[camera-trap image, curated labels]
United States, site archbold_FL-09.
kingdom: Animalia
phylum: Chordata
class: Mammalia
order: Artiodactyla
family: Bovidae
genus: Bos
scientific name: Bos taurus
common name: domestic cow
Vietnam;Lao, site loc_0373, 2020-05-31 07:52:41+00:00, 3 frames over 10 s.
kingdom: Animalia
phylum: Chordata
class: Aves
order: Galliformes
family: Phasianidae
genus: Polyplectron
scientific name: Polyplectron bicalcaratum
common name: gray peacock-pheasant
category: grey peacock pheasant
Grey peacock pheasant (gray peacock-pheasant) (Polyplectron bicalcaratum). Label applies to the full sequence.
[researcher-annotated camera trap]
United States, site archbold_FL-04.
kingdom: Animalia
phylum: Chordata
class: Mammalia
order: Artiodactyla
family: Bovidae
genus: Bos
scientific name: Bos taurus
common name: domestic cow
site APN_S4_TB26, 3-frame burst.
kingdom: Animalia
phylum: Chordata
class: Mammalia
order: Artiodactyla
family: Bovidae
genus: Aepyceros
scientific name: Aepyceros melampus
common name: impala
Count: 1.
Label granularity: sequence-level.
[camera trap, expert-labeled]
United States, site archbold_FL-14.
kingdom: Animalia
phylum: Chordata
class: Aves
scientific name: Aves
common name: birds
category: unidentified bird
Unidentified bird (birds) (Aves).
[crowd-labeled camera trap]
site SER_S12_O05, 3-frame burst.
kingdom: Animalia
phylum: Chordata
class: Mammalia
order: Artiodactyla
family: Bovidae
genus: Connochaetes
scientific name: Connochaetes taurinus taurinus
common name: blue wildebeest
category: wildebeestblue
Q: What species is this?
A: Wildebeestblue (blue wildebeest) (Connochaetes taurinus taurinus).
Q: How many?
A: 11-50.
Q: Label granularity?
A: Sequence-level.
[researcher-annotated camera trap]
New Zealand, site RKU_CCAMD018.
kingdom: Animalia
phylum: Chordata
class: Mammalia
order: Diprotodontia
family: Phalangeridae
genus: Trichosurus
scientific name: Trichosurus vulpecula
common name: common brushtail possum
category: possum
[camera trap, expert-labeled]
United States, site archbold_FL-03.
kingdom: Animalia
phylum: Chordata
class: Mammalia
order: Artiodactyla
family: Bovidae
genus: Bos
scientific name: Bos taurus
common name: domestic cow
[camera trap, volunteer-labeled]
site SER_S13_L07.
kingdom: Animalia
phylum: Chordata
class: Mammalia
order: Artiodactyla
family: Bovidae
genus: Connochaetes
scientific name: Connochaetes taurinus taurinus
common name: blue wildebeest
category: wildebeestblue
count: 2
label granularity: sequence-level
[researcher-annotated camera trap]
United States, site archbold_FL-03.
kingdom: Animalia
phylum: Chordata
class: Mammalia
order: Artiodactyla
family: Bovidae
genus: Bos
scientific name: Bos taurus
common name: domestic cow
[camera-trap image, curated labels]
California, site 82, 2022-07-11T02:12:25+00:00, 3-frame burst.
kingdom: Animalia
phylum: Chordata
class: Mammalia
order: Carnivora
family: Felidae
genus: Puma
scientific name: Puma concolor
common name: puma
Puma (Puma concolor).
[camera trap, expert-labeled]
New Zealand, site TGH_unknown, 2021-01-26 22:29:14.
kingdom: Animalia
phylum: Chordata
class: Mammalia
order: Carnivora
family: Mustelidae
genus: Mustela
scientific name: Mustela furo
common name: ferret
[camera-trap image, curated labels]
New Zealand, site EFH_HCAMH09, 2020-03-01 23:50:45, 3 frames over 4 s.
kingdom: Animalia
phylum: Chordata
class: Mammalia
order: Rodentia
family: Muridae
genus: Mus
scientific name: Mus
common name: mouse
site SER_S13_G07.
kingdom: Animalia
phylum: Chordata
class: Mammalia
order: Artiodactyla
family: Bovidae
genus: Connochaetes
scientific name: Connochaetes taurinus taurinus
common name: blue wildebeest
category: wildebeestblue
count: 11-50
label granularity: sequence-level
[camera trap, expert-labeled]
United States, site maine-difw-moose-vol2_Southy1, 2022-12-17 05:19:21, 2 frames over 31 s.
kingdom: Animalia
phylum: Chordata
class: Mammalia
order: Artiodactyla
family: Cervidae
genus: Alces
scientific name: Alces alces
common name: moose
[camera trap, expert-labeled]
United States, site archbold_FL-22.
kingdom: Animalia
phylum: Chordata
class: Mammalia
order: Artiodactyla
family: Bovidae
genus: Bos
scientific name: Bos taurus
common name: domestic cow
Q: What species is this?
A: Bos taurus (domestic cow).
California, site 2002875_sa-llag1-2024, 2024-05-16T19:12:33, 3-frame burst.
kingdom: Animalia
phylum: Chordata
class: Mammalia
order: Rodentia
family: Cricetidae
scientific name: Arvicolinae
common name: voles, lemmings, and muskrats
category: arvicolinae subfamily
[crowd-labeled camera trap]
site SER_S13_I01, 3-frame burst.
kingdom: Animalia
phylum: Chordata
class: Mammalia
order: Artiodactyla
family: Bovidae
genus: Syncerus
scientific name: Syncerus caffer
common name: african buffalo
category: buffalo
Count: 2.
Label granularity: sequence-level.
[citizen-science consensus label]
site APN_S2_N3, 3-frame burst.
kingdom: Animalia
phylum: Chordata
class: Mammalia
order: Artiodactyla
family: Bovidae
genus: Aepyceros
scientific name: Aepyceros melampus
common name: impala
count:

Work task:
Tally the lines in the records that contain the word "States"; the answer is that number and nothing more.

Answer to this exercise:
7